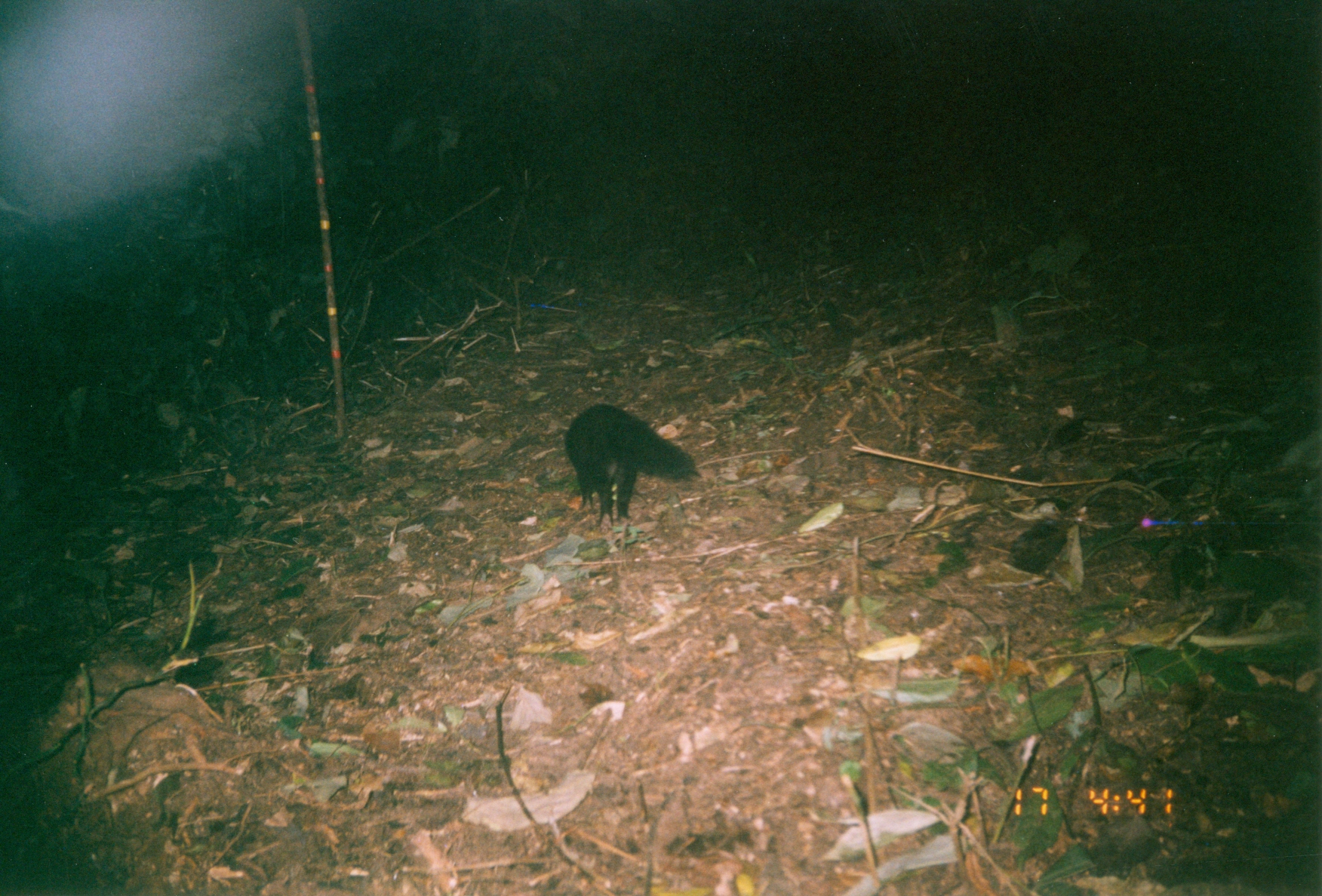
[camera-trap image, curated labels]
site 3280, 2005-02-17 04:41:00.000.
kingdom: Animalia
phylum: Chordata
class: Mammalia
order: Carnivora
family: Herpestidae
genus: Bdeogale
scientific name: Bdeogale crassicauda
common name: bushy-tailed mongoose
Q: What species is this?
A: Bdeogale crassicauda (bushy-tailed mongoose).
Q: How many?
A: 1.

PROBLEM DETAILS. What is needed is an exact copy of all the records, minus any pictures.

TASK OUTPUT.
[camera-trap image, curated labels]
site 3280, 2005-02-17 04:41:00.000.
kingdom: Animalia
phylum: Chordata
class: Mammalia
order: Carnivora
family: Herpestidae
genus: Bdeogale
scientific name: Bdeogale crassicauda
common name: bushy-tailed mongoose
Q: What species is this?
A: Bdeogale crassicauda (bushy-tailed mongoose).
Q: How many?
A: 1.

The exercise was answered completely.